Excerpts from recent editorials in the United States and abroad:
The Los Angeles Times on pushing Congress to enact sensible gun reform measures:
For more years than it is comfortable to count, the National Rifle Association and its abettors in Washington have forestalled even the most sensible efforts to confront our national scourge of gun violence.
But at the moment, the NRA is on the ropes as an institution. Its problems include a move by the New York state attorney general to dissolve the association over fraud allegations; an internal rebellion by longtime major donors; accusations of self-dealing; a failed coup by dissident members; a rancorous lawsuit with its former public relations agency (amid more allegations of fraud); and a dubious bankruptcy filing in Texas aimed at undercutting the existential threat from the New York attorney general.
All of which has diminished the NRA’s power in Congress. And with the pro-reform Democratic Party narrowly controlling the House and the Senate, and with longtime gun-control supporter Joe Biden in the White House, now would seem to be the time to push through some changes.
The NRA remains a force, so any legislation to rein in guns faces significant headwinds. On a couple of familiar issues, though, gun control advocates might finally be able to gain enough traction to overcome the gun lobby.
One is the closing the loopholes that allow some gun sales and transfers to be made without a background check, an idea supported by the vast majority of Americans, including pro-gun Republicans.

• _EXERCISE TASKS_
1. Quote the gun reform editorial word for word, starting with "Excerpts from recent" and going on through "York attorney general.".
2. In the gun reform editorial, in which state did the NRA make its bankruptcy filing?

• _MATERIAL_
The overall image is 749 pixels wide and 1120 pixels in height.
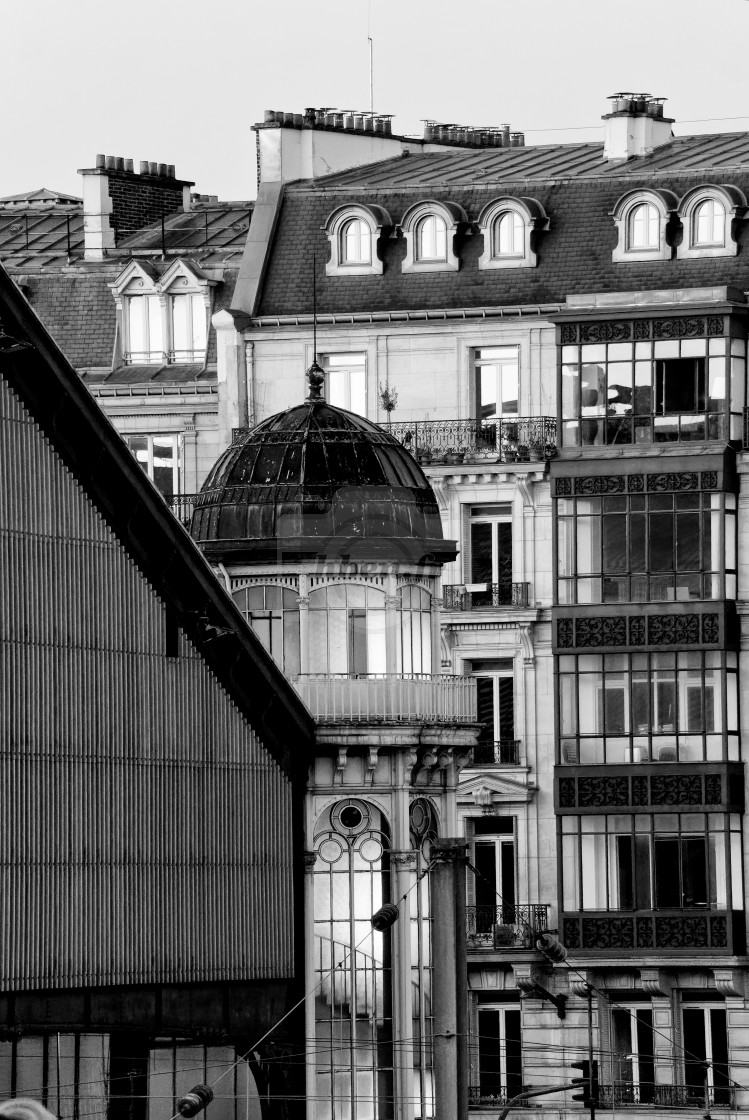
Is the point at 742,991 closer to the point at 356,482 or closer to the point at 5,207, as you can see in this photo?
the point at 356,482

• _OUTPUTS_
1.
Excerpts from recent editorials in the United States and abroad:
The Los Angeles Times on pushing Congress to enact sensible gun reform measures:
For more years than it is comfortable to count, the National Rifle Association and its abettors in Washington have forestalled even the most sensible efforts to confront our national scourge of gun violence.
But at the moment, the NRA is on the ropes as an institution. Its problems include a move by the New York state attorney general to dissolve the association over fraud allegations; an internal rebellion by longtime major donors; accusations of self-dealing; a failed coup by dissident members; a rancorous lawsuit with its former public relations agency (amid more allegations of fraud); and a dubious bankruptcy filing in Texas aimed at undercutting the existential threat from the New York attorney general.

2. Texas.